I hope someone can help me, because I'm a relative newbie at networking. I'm migrating the 15-20 machines in my church from peer to peer to a Windows 2003 server network. All machines are able to join the domain I set up, but I'm having a problem with the roaming user profiles.

1. Everything I have read for Windows XP (the client machines) says you can change a profile to roaming, but the option is always grayed out no matter who logs on?

2. I set up a profiles share and gave everyone full access, and updated the profiles with the path. However, when I try to copy the profiles from the client machine I get an error saying something like unable to copy to destination: security failed?? Could this be because I did not install Windows 2003 with two partitions? Everytime I look at a folder I created it is marked read-only and will not change, despite being logged in as the administrator. Permission changes do take when I change them...is the read only the problem?

3. Users are able to logon to the domain, but use a local profile to do it?

Any help would be GREATLY appreciated! Thanks in advance!

1) Even as local admin?

2) What about share permissions? Default on W2k3 server is that noone har share rights (in w2k everyone is granted full, I believe.
When you create a new folder it inherits rights from its parent - could that be the the problem with Read only? Seems as it's OK once you change, right?

3) If profile path is correct (users and computers) and it's a permission problem, the users would get a temporary profile (unless they have logged in earlier and created a local profile before the profile path was set).

Do users get an errormessage when they log on/off?

The first thing you need to do is hit microsoft's web site and read up on creating roaming user profiles in 2003.

If I'm not mistaken, once you've created your domain you then have to enable folder redirection on the domain controller before you can create/use roaming profiles.

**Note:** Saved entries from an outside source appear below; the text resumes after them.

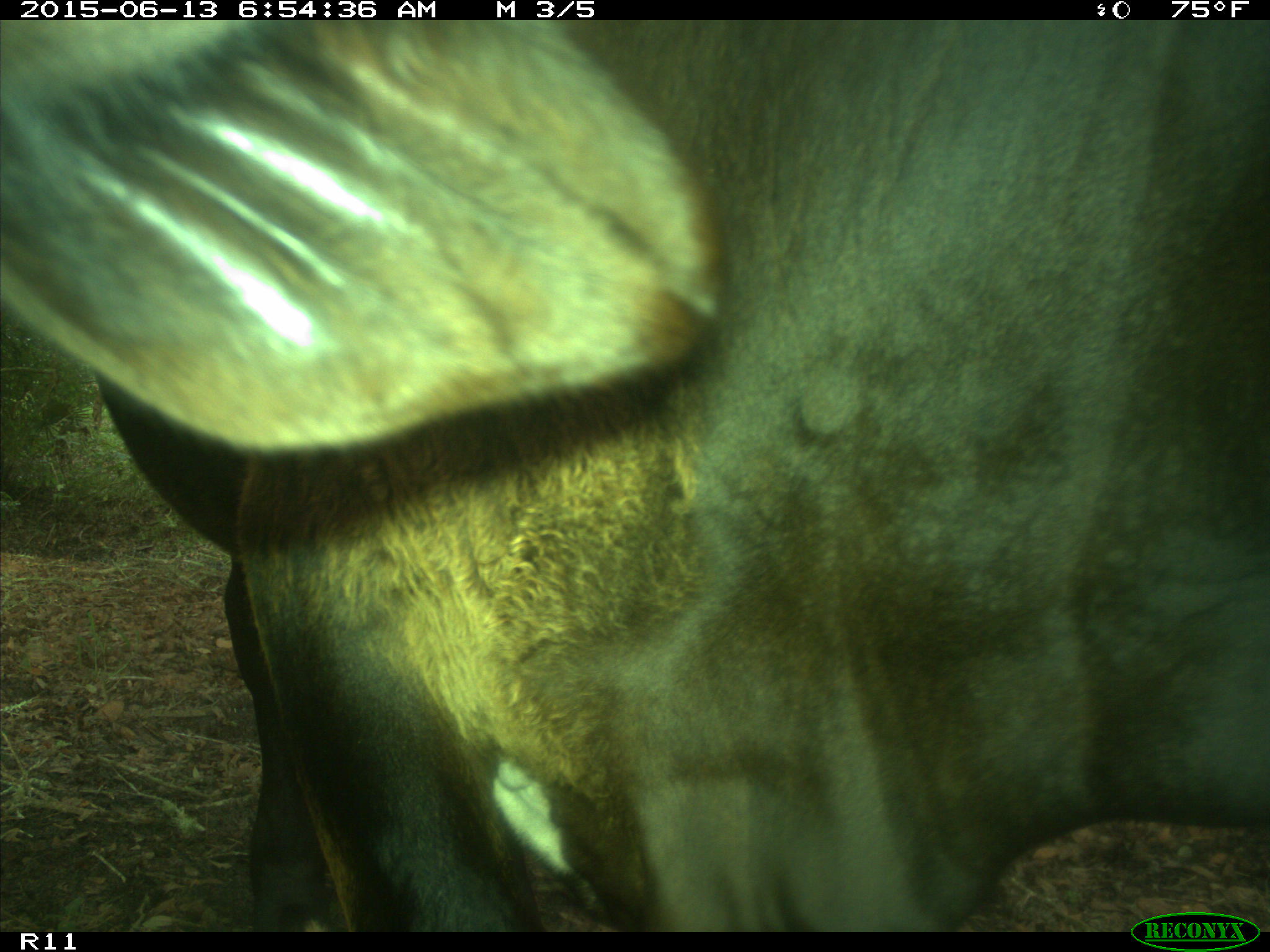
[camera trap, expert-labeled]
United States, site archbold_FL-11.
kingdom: Animalia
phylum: Chordata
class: Mammalia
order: Artiodactyla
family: Bovidae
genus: Bos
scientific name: Bos taurus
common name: domestic cow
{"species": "Bos taurus (domestic cow)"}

StarClub and CurtR, thanks for your replies so quickly. To answer the questions,

1. Yes, even as local admin.

2. The permissions stick and inheirit correctly from the parent folder, but it still says read only - note that this may or may not be my problem - I noticed it while troubleshooting.

3. Users don't get an error when I don't put in a profile path, but when I do, they get the standard "unable to locate your roaming profile, attempting to log you on using local profile" (or similar)

Curt R. I had no idea that folder redirection on the domain controller was necessary, I'll look that up. I'm a ColdFusion/SQL web developer who's just trying to help them out :)

You do not need folder redirection enabled to use roaming user profiles. an easy way is to set the profile folder path in the properties of the user in active directory. This shoul then create a roaming user profile automatically.

As far as I am aware, roaming profiles are thought of as a thing of the past. The alternative is folder redirection teamed up with group policies (gpo's). I have set My Documents and Application Data to be redirected to the server, you could also set the Start Menu and the Desktop.

You can pretty much set any profile specific item to be redirected. The only one which doesn't seems to work without using a visual basic script to do it for you is IE Favourites.

Each OU has it's own group policy which you can use to set computer configurations (which apply to the local client settings) and user configurations. You can control hundreds of things with group policies from desktop appearance, internet settings, scripts to run at logon. Have a look through a typical group policy to see exactly what you can set.

A tip is to try and only set one of the two possible areas within a group policy. I.e. if you set a user configuration setting in a group policy, you should disable the computer configuration for that group policy. Create a different OU and set the computer configuration there. It seems to speed up logons (group policy can have a negative effect on logon speeds if set incorrectly).

As an example for you, I work in a student lab environment with several rooms, all with different configurations. I use the domain gpo to set very generic settings such as proxy settings for internet explorer which apply to all computers on the domain. I then have a labs OU where I set more specific settings which apply only to individual labs such as applying software restrictions or mapping network drives so that a person can log on in one room and see one network drive, then log into a different room where they see a different set of network drives.

It's a huge subject but once you get your head around it you will find the combination of folder redirection and group policies very powerful.

Computers = pain in the arse

i had this problem and found out the in 2003 server all shared folders have only read. In 2000, the shared folders are read and change. On your shared folder for the profiles change the sharing permissions to change (for security add domain users and give them the change and remove everyone). Then go to AD users and computer. Go to where your users are and hightlight them all. Then right click; go to properties to the profile tab. Enter the \\server name\shared folder\%username%. this will allow the users to get a folder for the roaming profiles.